Ora, rispetto al primo elemento si ha la fede universalmente in tutti coloro che, nell'aderire alla prima verità, hanno una certa conoscenza di Dio senza il possesso della beatitudine.

Rispetto invece alle cose che sono oggetto materiale della fede, avveniva allora che certe verità credute da alcuni fossero oggetto di scienza per altri, come avviene anche adesso, secondo le spiegazioni date [ q. 1, a. 5 ].

E in base a ciò possiamo affermare che gli angeli prima della loro confermazione, e gli uomini prima del peccato, conoscevano chiaramente alcuni aspetti dei divini misteri che ora possiamo conoscere solo per fede.

Analisi delle obiezioni:

1. Sebbene le affermazioni di Ugo di S. Vittore siano semplicemente determinazioni magistrali, e non abbiano valore di autorità, possiamo tuttavia rispondere che la contemplazione capace di eliminare il bisogno di credere è la contemplazione della patria, in cui si vede per essenza la verità soprannaturale.

Ora, l'angelo prima di essere confermato in grazia e l'uomo prima del peccato non ebbero questa contemplazione; però la loro era una contemplazione superiore alla nostra, con la quale si accostavano a Dio più da vicino, e potevano conoscere più chiaramente di noi le operazioni e i misteri divini.

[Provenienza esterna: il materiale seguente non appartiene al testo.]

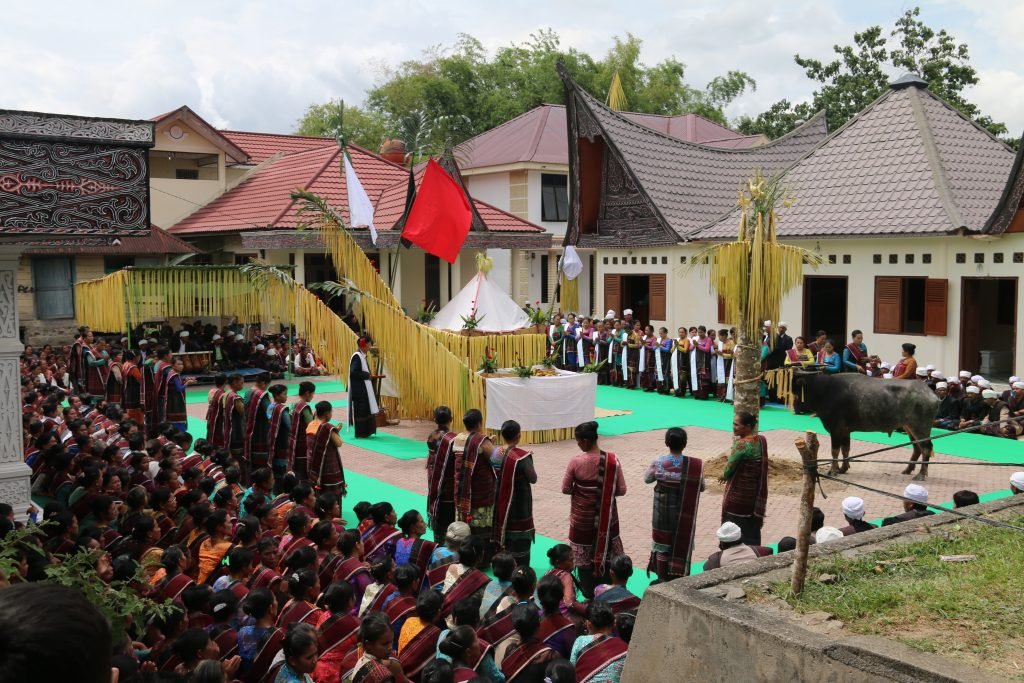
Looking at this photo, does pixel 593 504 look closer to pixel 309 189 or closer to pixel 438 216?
pixel 438 216

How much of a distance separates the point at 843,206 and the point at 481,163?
14083mm

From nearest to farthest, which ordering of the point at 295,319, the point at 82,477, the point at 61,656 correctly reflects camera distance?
the point at 61,656 → the point at 82,477 → the point at 295,319

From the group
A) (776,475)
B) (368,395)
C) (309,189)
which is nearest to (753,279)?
(776,475)

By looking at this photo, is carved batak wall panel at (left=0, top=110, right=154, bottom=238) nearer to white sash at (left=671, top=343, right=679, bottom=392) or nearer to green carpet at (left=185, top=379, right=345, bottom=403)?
green carpet at (left=185, top=379, right=345, bottom=403)

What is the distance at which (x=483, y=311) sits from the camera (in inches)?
599

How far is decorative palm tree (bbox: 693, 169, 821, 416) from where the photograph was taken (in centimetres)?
1167

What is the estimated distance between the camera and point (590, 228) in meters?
23.9

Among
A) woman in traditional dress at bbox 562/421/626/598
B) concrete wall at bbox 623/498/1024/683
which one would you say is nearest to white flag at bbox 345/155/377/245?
woman in traditional dress at bbox 562/421/626/598

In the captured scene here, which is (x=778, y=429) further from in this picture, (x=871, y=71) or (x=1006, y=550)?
(x=871, y=71)

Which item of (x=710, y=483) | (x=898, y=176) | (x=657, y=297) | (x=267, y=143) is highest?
(x=267, y=143)

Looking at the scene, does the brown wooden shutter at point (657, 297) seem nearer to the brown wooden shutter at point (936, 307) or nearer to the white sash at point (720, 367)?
the white sash at point (720, 367)

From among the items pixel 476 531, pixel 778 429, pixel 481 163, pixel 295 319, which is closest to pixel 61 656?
pixel 476 531

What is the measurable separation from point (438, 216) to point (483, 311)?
1600mm

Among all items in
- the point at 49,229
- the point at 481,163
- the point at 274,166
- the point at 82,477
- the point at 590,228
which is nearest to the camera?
the point at 49,229
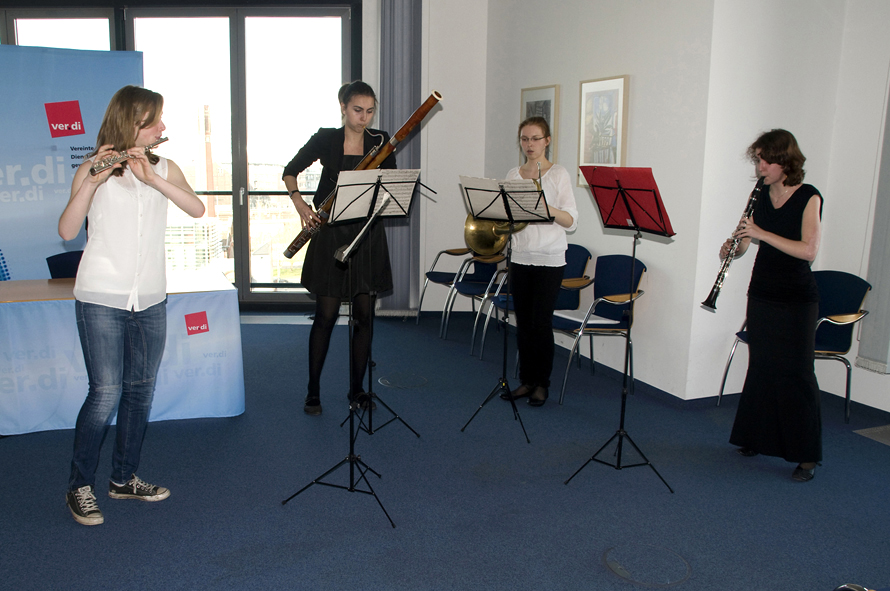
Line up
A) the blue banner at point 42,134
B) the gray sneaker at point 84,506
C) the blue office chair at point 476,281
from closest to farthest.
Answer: the gray sneaker at point 84,506 < the blue banner at point 42,134 < the blue office chair at point 476,281

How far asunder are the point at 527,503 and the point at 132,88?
222cm

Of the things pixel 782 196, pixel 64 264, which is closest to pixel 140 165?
pixel 64 264

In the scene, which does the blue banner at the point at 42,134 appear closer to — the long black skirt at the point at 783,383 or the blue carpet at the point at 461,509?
the blue carpet at the point at 461,509

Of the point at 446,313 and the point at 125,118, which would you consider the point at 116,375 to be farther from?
the point at 446,313

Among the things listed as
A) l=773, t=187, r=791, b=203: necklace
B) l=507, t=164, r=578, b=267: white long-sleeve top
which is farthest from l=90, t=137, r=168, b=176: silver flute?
l=773, t=187, r=791, b=203: necklace

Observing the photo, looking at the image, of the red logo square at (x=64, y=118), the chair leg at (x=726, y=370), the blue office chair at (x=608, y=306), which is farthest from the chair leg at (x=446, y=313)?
the red logo square at (x=64, y=118)

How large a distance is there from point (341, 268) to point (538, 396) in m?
1.48

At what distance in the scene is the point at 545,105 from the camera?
5.30 metres

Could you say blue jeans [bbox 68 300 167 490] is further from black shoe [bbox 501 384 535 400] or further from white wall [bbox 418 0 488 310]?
white wall [bbox 418 0 488 310]

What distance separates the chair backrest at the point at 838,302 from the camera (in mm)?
3773

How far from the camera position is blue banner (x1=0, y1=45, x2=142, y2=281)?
4.80 m

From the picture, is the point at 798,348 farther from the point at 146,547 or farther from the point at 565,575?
the point at 146,547

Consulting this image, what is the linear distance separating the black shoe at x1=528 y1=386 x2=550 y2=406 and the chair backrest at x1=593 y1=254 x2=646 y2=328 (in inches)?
26.6

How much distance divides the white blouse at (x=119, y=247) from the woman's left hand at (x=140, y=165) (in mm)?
138
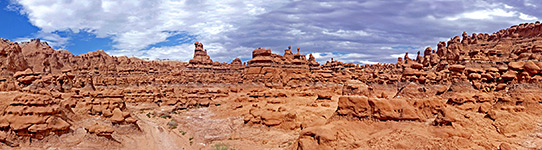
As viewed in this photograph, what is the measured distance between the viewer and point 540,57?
36844 millimetres

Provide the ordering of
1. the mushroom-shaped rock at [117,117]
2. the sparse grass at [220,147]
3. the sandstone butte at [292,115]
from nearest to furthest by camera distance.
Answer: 1. the sandstone butte at [292,115]
2. the sparse grass at [220,147]
3. the mushroom-shaped rock at [117,117]

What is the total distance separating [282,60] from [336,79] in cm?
938

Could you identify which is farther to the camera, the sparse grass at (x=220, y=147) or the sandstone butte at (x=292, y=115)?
the sparse grass at (x=220, y=147)

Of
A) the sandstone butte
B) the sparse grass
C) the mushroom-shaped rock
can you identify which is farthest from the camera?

Per cui non avevano la fede con la quale noi ora cerchiamo Dio da lontano.

Infatti egli era più vicino ad essi di quanto lo sia a noi mediante la luce della sapienza; sebbene non fosse loro presente come lo è ai beati mediante la luce della gloria.

2. Nello stato primitivo degli angeli e degli uomini non c'erano le tenebre della colpa o della pena.

Tuttavia nel loro intelletto vi era una certa oscurità naturale, poiché ogni creatura è tenebra rispetto all'immensità della luce divina.

E basta questa oscurità a rendere possibile la fede.

3. Nello stato primitivo non si ascoltava un uomo che parla dall'esterno, ma Dio che ispira internamente; come ascoltavano anche i profeti, secondo il proposito del Salmista [ Sal 85,9 ]: « Ascolterò che cosa dice Dio, il Signore ».